The Tools We Choose to Use




I can’t not go there today.

My wife is a painter.  She reads a blog for painters by Robert Genn, who shows he’s an artist with words, as well.  The following is from that blog – The Painter’s Keys – (you can see he’s already wielding words artfully), and his salutation indicates it’s for us, too.


All of us.







An open letter from Robert Genn:


Dear Artist:




I’ve always been fond of brushes. Traditional tools going back to primitive times, for the past five hundred years or so, brushes have more or less standardized into a classic form; gently lathed, finely finished, long-handled and short, balanced for holding in various ways and points of view. Brushes come easily to men’s hands as well as those of women and children. In all shapes and sizes, their soft parts help to describe the personalities of those who use them.


Even in the hands of madmen, brushes can do little immediate harm. But, like pens and pencils, they have the potential to be mightier than swords. Every time we pick one up we reinstate our membership in a great brotherhood and sisterhood.


From the first Stone Age flint or adz, man distinguished himself as the most creative and inventive of the tool-making animals. The axe, the shovel, the ploughshare, the book, the brush, the cello, the scalpel, and the CT scan evolved to serve purposes that could not always be visualized by the generations before. Tools within tools within tools now take us across skies and straight up into space so we can look back at the gift of our mother earth. Is there no limit to mankind’s ability to create tools? And do we not have a choice which tools we will use?


Our accumulated culture and the breadth of our character determine the tools we use. The camera tool and its various iterations, for example, permit the re-enactment of lethal confrontations, the depiction of imagined evils and the greatest depths of fear. The camera tool can visualize for us the solving of problems by both violence and gentility. Whole industries glorify the use of our tools, and just cleaning our tools can give some of us a thrill.

▸ Data lines:
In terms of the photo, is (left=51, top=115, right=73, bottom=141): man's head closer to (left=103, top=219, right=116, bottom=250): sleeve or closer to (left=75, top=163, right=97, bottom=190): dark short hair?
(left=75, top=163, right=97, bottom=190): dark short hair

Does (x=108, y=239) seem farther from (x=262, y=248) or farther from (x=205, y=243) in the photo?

▸ Stated exercise 1: Please check (a), (b) and (c) against the piece on tools above, answering yes or no for each and quoting the words of the piece that settle it. (a) The writer's wife is a painter. (b) The letter says brushes can do great immediate harm in the hands of madmen. (c) The letter says brushes have more or less standardized into a classic form over the past five hundred years or so.
▸ Stated exercise 2: Carry the piece on tools forward, starting right after its last sentence.

▸ Response 1:
(a) Yes: "My wife is a painter."
(b) No: "Even in the hands of madmen, brushes can do little immediate harm."
(c) Yes: "for the past five hundred years or so, brushes have more or less standardized into a classic form"

▸ Response 2:
Future anthropologists, arriving from another planet, may dig in our middens and determine we were “The People of the Gun.” A brilliantly conceived tool, the gun has evolved to reach a remarkable range and power. Plain or sophisticated, outsized or miniaturized, concealed or openly brandished, apart from its legitimate use for shooting pop cans off fences, the gun has always been a tool for taking the lives of other beings.


Understanding how it is possible to fall in love with our tools, it’s time we study how this gun tool is now out of hand. Do we not need to rethink its value and its presence among us? Can we outgrow the gun?


Best regards,


Robert


PS: “We must all work to make this world worthy of its children.” ()


Esoterica: In the time it takes to paint a small picture, someone, somewhere, will lose his or her life to a gun. Like mental illness and fanaticism, gun ownership is worldwide. And wherever home ownership of guns is highest, gun deaths are also the highest. Let us return to our gentle tools. To brushes and violins, to cellos and palettes. If mankind has a destiny, it should be for greater things than guns.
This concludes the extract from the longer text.